I think a video explaining this would help, but I can't find any.

Last edited:
Note that the total energy of a nucleus at rest is the sum of the masses of the nucleons MINUS the binding energy, i.e., the more bound a nucleus is the lower the total energy of the system of nucleons.

That's also the reason why the elements made in usual stars end with iron. Through fusion of hydrogen to helium, helium via Be-8 to Carbon etc. you always gain the binding energy to sustain the star against gravitational collapse. Now beyond Fe (or Ni) you cannot go further for higher elements in this way, because you need energy rather than gain it to breed them. That's why all heavier nuclei are built in more violent processes like supernovae by neutron or proton capture reactions.

https://en.wikipedia.org/wiki/Stellar_nucleosynthesis

Thanks for help

## 1. What is binding energy per nucleon?

Binding energy per nucleon refers to the amount of energy required to break apart a nucleus into its individual nucleons (protons and neutrons). It is a measure of the stability of a nucleus, with higher binding energy per nucleon indicating greater stability.

## 2. How is binding energy per nucleon calculated?

The binding energy per nucleon can be calculated by subtracting the total mass of the individual nucleons in a nucleus from the actual mass of the nucleus. This difference in mass is then converted into energy using Einstein's famous equation, E=mc^2.

## 3. What is the relationship between binding energy per nucleon and nuclear reactions?

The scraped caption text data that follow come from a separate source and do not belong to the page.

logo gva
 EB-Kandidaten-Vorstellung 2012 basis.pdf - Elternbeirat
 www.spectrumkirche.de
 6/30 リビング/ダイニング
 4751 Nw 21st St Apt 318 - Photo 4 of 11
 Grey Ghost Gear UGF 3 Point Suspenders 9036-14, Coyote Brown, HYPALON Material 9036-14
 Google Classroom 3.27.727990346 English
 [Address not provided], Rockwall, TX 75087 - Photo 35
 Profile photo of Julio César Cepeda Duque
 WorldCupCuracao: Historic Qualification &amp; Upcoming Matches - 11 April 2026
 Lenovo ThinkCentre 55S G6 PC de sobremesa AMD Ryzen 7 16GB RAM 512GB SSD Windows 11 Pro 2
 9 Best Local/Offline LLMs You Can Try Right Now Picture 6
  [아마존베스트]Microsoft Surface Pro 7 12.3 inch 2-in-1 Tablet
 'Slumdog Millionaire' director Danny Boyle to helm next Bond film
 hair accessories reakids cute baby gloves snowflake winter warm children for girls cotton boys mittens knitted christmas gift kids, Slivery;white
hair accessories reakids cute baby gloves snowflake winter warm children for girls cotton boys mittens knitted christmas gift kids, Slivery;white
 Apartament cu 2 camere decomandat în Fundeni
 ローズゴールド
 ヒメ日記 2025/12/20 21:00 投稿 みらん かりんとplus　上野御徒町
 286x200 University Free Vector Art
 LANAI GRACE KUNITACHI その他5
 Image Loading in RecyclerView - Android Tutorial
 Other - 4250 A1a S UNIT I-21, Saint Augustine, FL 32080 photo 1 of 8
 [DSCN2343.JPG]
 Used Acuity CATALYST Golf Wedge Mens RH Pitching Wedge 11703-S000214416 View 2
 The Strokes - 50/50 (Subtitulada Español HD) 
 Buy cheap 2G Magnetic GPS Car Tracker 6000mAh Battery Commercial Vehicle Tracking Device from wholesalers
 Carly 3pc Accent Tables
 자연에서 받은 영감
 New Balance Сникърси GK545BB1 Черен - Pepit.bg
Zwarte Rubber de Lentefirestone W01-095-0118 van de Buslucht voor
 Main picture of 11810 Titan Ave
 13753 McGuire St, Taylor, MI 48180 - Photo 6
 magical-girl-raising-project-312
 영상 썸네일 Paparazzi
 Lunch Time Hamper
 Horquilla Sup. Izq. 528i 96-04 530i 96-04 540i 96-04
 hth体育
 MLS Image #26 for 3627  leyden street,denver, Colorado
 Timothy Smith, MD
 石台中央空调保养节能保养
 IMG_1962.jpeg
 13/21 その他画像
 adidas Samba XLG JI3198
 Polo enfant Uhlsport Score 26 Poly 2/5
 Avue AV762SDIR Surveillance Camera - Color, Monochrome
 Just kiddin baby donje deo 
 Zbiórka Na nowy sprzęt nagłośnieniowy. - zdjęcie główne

In nuclear reactions, the total mass of the reactants is greater than the total mass of the products. This difference in mass is converted into energy, with the amount of energy released being directly proportional to the change in binding energy per nucleon between the reactants and products.

## 4. How is binding energy per nucleon related to the stability of a nucleus?

The higher the binding energy per nucleon, the more tightly bound the nucleus is and the more stable it is. This is because a higher binding energy indicates a stronger force holding the nucleons together, making it more difficult to break apart the nucleus.

## 5. What is the significance of the energy released in nuclear reactions?

The energy released in nuclear reactions is incredibly powerful and has a wide range of applications, from providing electricity in nuclear power plants to powering nuclear weapons. It is also used in medical treatments, such as cancer therapy, and in research fields such as nuclear fusion.